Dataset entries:
▬▬▬
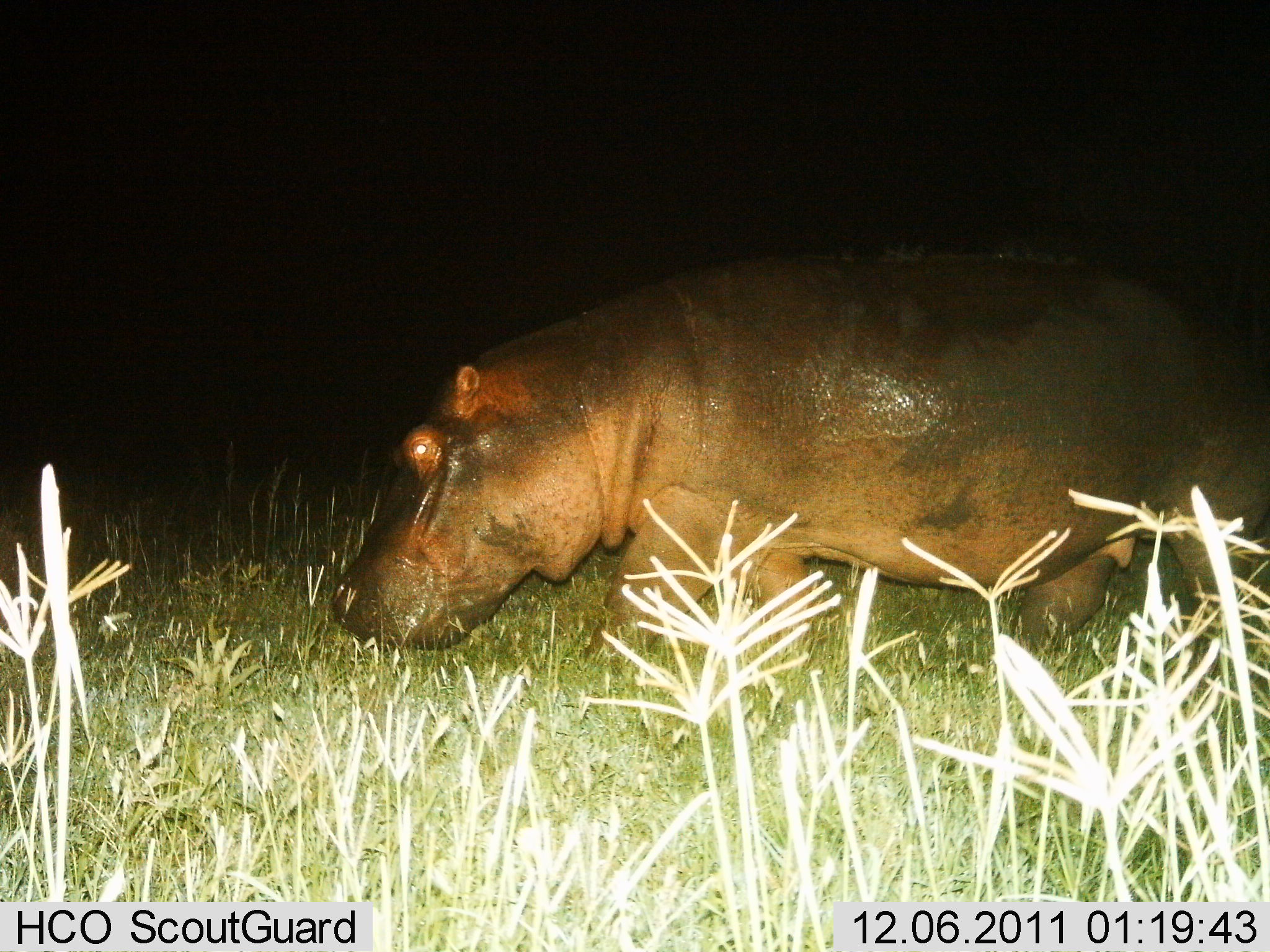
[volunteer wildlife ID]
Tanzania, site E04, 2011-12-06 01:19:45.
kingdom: Animalia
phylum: Chordata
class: Mammalia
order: Artiodactyla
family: Hippopotamidae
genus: Hippopotamus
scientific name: Hippopotamus amphibius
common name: hippopotamus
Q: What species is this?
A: Hippopotamus (Hippopotamus amphibius).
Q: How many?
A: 1.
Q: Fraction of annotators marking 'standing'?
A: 8%.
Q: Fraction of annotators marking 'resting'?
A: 0%.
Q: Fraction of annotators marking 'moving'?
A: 83%.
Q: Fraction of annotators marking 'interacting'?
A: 0%.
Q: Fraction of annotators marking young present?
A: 0%.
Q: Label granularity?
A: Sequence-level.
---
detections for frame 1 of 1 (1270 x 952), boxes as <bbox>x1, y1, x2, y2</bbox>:
animal: <bbox>318, 243, 1270, 699</bbox>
▬▬▬
ASSIGNED TASK:
Search the records for the string "marking" and return every line in which it occurs.

ANSWER FOR THE TASK:
Q: Fraction of annotators marking 'standing'?
Q: Fraction of annotators marking 'resting'?
Q: Fraction of annotators marking 'moving'?
Q: Fraction of annotators marking 'interacting'?
Q: Fraction of annotators marking young present?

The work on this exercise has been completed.